**Stored data entries**
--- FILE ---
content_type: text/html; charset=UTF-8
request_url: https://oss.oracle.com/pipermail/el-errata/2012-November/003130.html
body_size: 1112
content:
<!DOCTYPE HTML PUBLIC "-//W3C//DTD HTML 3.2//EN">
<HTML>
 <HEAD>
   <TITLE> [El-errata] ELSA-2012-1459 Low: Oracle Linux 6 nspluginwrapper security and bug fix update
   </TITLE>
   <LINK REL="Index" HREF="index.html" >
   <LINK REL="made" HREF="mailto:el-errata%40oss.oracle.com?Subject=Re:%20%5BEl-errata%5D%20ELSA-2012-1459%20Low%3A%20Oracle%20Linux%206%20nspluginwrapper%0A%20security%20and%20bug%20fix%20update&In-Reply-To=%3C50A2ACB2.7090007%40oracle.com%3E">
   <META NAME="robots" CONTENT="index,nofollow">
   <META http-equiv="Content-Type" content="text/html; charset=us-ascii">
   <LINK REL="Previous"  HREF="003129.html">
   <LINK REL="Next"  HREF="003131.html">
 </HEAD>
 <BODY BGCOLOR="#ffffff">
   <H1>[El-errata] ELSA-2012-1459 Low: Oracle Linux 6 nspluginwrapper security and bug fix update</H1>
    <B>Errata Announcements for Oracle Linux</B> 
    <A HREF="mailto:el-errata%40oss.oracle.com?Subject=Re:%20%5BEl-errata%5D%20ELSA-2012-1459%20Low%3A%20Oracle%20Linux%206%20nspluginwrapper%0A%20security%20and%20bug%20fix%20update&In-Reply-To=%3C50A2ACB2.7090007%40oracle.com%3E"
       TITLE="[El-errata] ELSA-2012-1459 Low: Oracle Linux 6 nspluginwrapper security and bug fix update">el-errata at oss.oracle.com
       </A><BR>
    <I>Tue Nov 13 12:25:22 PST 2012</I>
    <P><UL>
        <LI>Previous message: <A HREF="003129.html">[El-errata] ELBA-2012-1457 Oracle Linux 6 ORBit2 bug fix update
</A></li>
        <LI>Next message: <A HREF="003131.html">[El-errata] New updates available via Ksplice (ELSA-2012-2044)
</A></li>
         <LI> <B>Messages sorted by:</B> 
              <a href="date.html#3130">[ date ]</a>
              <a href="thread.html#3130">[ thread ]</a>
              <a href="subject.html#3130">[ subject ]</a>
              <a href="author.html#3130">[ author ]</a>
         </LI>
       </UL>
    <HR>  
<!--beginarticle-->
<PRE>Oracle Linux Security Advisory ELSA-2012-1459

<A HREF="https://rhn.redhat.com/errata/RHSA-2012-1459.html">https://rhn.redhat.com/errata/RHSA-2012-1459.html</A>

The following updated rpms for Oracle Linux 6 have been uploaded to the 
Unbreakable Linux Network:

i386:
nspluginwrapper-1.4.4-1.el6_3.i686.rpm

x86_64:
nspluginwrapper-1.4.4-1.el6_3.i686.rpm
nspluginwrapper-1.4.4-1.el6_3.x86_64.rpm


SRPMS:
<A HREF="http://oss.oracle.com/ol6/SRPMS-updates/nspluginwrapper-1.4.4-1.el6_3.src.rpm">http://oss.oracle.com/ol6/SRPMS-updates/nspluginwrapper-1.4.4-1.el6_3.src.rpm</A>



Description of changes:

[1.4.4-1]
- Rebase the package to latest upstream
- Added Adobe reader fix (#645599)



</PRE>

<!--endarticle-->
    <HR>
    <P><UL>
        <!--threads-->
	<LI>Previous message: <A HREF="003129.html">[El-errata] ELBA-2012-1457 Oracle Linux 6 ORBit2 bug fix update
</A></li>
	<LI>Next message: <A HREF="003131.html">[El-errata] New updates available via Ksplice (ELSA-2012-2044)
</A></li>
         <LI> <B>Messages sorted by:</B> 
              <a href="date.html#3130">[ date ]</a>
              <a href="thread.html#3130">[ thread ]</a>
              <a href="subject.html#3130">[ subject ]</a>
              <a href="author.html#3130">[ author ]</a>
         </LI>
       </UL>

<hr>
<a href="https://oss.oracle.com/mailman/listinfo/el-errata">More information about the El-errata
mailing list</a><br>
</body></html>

**EXERCISE AIM**
Keep the wording exact. Give all of the records again.

**WORKED SOLUTION**
--- FILE ---
content_type: text/html; charset=UTF-8
request_url: https://oss.oracle.com/pipermail/el-errata/2012-November/003130.html
body_size: 1112
content:
<!DOCTYPE HTML PUBLIC "-//W3C//DTD HTML 3.2//EN">
<HTML>
 <HEAD>
   <TITLE> [El-errata] ELSA-2012-1459 Low: Oracle Linux 6 nspluginwrapper security and bug fix update
   </TITLE>
   <LINK REL="Index" HREF="index.html" >
   <LINK REL="made" HREF="mailto:el-errata%40oss.oracle.com?Subject=Re:%20%5BEl-errata%5D%20ELSA-2012-1459%20Low%3A%20Oracle%20Linux%206%20nspluginwrapper%0A%20security%20and%20bug%20fix%20update&In-Reply-To=%3C50A2ACB2.7090007%40oracle.com%3E">
   <META NAME="robots" CONTENT="index,nofollow">
   <META http-equiv="Content-Type" content="text/html; charset=us-ascii">
   <LINK REL="Previous"  HREF="003129.html">
   <LINK REL="Next"  HREF="003131.html">
 </HEAD>
 <BODY BGCOLOR="#ffffff">
   <H1>[El-errata] ELSA-2012-1459 Low: Oracle Linux 6 nspluginwrapper security and bug fix update</H1>
    <B>Errata Announcements for Oracle Linux</B> 
    <A HREF="mailto:el-errata%40oss.oracle.com?Subject=Re:%20%5BEl-errata%5D%20ELSA-2012-1459%20Low%3A%20Oracle%20Linux%206%20nspluginwrapper%0A%20security%20and%20bug%20fix%20update&In-Reply-To=%3C50A2ACB2.7090007%40oracle.com%3E"
       TITLE="[El-errata] ELSA-2012-1459 Low: Oracle Linux 6 nspluginwrapper security and bug fix update">el-errata at oss.oracle.com
       </A><BR>
    <I>Tue Nov 13 12:25:22 PST 2012</I>
    <P><UL>
        <LI>Previous message: <A HREF="003129.html">[El-errata] ELBA-2012-1457 Oracle Linux 6 ORBit2 bug fix update
</A></li>
        <LI>Next message: <A HREF="003131.html">[El-errata] New updates available via Ksplice (ELSA-2012-2044)
</A></li>
         <LI> <B>Messages sorted by:</B> 
              <a href="date.html#3130">[ date ]</a>
              <a href="thread.html#3130">[ thread ]</a>
              <a href="subject.html#3130">[ subject ]</a>
              <a href="author.html#3130">[ author ]</a>
         </LI>
       </UL>
    <HR>  
<!--beginarticle-->
<PRE>Oracle Linux Security Advisory ELSA-2012-1459

<A HREF="https://rhn.redhat.com/errata/RHSA-2012-1459.html">https://rhn.redhat.com/errata/RHSA-2012-1459.html</A>

The following updated rpms for Oracle Linux 6 have been uploaded to the 
Unbreakable Linux Network:

i386:
nspluginwrapper-1.4.4-1.el6_3.i686.rpm

x86_64:
nspluginwrapper-1.4.4-1.el6_3.i686.rpm
nspluginwrapper-1.4.4-1.el6_3.x86_64.rpm


SRPMS:
<A HREF="http://oss.oracle.com/ol6/SRPMS-updates/nspluginwrapper-1.4.4-1.el6_3.src.rpm">http://oss.oracle.com/ol6/SRPMS-updates/nspluginwrapper-1.4.4-1.el6_3.src.rpm</A>



Description of changes:

[1.4.4-1]
- Rebase the package to latest upstream
- Added Adobe reader fix (#645599)



</PRE>

<!--endarticle-->
    <HR>
    <P><UL>
        <!--threads-->
	<LI>Previous message: <A HREF="003129.html">[El-errata] ELBA-2012-1457 Oracle Linux 6 ORBit2 bug fix update
</A></li>
	<LI>Next message: <A HREF="003131.html">[El-errata] New updates available via Ksplice (ELSA-2012-2044)
</A></li>
         <LI> <B>Messages sorted by:</B> 
              <a href="date.html#3130">[ date ]</a>
              <a href="thread.html#3130">[ thread ]</a>
              <a href="subject.html#3130">[ subject ]</a>
              <a href="author.html#3130">[ author ]</a>
         </LI>
       </UL>

<hr>
<a href="https://oss.oracle.com/mailman/listinfo/el-errata">More information about the El-errata
mailing list</a><br>
</body></html>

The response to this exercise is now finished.